Re: holes (unassigned code points) in the code charts

From: Asmus Freytag <>
Date: Fri, 04 Jan 2013 03:43:05 -0800

On 1/4/2013 2:36 AM, Stephan Stiller wrote:
> All,
> There are plenty of unassigned code points within blocks that are in
> use; these often come at the end of a block but there are plenty of
> holes as well.
> I have a cluster of interrelated questions:
> 1. What sorts of reasons are there (or have there been) for leaving
> holes? Code page conversion and changes to casing by simple
> arithmetic? What else?

There are a number of reasons why a code chart may not be contiguous
besides the reason you give. Sometimes, a character gets removed from
the draft at last minute, In those cases, a hole may be left. In
general, the possible reasons for leaving a hole can not be enumerated
in a fixed list. It's more of a case-by-case thing.
> 1.1 The rationale for particular holes is not documented in the code
> charts I looked at; is there documentation? (Yes, in some instances
> the answer can be guessed.)

In general, no. Sometimes, there's explanation in the text.
> 1.2 How is the number of holes determined? It seems like multiples of
> 16 are used for block sizes merely for practical reasons.
Blocks end on a value ending in "F" in hexadecimal notation.
> 2. I notice that ranges are often used to describe where scripts are
> found. Do holes have properties?

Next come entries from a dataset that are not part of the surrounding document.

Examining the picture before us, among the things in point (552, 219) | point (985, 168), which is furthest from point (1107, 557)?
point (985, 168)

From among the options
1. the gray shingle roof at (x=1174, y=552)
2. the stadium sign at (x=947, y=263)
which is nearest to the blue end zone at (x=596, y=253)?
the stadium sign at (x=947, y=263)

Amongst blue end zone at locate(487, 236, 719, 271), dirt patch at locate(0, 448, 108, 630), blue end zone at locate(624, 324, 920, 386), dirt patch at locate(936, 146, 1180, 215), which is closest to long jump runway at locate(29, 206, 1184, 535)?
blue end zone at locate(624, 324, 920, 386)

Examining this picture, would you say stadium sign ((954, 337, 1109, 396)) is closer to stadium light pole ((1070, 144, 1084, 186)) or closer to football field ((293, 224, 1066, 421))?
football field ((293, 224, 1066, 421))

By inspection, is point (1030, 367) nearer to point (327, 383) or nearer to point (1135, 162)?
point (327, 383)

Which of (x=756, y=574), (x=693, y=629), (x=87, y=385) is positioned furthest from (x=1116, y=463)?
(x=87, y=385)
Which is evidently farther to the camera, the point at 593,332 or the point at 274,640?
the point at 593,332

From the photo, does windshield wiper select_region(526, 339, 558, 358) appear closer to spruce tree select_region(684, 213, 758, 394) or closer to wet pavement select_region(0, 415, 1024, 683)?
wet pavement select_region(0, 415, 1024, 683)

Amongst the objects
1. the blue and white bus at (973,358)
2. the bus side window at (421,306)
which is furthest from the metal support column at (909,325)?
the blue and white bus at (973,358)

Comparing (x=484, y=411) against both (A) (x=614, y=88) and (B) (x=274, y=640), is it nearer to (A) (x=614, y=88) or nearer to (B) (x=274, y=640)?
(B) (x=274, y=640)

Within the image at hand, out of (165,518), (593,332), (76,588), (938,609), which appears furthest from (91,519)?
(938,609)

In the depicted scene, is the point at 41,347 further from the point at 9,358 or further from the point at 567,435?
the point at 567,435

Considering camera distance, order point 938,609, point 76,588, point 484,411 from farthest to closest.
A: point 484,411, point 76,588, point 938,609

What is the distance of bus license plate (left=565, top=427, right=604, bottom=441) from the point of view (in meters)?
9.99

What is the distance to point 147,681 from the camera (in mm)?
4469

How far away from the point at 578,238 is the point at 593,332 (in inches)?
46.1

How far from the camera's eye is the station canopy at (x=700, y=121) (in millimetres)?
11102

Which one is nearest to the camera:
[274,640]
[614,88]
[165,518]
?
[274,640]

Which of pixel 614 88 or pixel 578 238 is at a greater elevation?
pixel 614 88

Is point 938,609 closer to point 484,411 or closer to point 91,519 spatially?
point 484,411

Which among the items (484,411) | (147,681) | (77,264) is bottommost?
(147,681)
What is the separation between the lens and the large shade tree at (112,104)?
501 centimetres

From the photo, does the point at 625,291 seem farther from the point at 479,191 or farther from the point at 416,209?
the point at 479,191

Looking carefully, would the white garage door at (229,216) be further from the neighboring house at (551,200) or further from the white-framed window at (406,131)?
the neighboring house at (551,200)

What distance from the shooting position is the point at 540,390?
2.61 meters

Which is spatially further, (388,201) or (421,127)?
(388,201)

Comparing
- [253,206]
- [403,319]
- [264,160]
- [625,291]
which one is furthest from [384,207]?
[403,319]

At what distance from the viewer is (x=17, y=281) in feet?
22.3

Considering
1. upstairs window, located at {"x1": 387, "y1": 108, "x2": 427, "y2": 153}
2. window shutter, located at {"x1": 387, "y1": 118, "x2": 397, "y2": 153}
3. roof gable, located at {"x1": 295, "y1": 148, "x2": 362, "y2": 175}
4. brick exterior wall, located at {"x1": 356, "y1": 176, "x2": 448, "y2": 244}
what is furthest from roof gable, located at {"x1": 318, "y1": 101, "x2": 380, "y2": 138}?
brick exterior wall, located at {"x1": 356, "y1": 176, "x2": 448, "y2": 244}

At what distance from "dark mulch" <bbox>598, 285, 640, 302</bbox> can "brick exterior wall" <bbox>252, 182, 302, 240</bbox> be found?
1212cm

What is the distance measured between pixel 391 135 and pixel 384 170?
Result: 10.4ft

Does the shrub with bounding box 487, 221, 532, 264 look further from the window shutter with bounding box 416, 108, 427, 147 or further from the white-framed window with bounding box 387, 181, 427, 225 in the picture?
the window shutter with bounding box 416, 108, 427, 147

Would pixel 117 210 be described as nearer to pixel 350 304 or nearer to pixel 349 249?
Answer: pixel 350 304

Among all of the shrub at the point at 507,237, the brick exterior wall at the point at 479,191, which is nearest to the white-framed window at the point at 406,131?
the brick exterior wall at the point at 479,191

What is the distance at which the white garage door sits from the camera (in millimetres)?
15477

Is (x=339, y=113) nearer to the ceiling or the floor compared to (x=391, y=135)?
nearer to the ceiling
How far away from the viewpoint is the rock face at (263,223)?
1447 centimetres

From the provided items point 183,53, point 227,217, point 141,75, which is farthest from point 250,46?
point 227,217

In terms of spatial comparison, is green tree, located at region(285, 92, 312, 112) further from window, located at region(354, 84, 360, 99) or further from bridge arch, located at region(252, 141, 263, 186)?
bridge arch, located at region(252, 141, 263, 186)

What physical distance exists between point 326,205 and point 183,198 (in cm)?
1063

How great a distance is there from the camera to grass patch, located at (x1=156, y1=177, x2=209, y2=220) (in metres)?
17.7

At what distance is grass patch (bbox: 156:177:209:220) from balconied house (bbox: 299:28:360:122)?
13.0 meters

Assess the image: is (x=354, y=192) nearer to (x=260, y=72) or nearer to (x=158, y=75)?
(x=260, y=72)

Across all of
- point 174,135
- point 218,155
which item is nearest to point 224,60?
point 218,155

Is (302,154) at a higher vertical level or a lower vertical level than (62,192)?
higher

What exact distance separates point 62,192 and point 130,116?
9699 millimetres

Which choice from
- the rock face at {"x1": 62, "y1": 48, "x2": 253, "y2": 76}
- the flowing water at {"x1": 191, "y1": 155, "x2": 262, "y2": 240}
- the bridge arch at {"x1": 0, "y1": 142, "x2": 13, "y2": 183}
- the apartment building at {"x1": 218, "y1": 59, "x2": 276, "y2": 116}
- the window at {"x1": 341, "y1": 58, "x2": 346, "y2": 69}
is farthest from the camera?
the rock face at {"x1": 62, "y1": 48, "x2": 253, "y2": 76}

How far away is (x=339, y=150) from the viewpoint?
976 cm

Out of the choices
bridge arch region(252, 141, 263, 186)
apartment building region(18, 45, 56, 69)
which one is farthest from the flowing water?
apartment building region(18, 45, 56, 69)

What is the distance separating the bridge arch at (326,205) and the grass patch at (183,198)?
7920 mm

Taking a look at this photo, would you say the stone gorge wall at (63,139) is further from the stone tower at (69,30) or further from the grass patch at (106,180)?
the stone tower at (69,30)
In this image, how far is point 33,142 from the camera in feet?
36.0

Are the other block-related policies
> that gives holes a certain semantics?

There are default values for some properties that can be applied to
unassigned characters in order to make an algorithm "do the best" with
as-yet-unassigned characters (so that if a new character is created, the
algorithm doesn't have to be reimplemented necessarily but still gives
good results).

There's no distinction between "holes" and other unassigned characters.
> 2.1 If not, how likely is it that Unicode assigns script-external
> characters to holes?

It's generally not desirable, but there's no firm policy that blocks
must have a single script value (and in fact, no such restriction exists
in existing blocks).
> 2.2 If yes, how does the number of assigned code points differ, if
> holes that are assumed to be filled only by certain types of
> characters are counted?

> 2.2.1 Would this make much of a difference wrt the question (this
> comes up from time to time it seems) of how much of Unicode will
> eventually fill up?

If strong technical reasons exist for placing a character into the BMP,
there will be temptation to fill a "hole" if the BMP is otherwise full.
Likewise, many, many years (decades) from now, similar pressure might
exist should the rest of the code space become filled.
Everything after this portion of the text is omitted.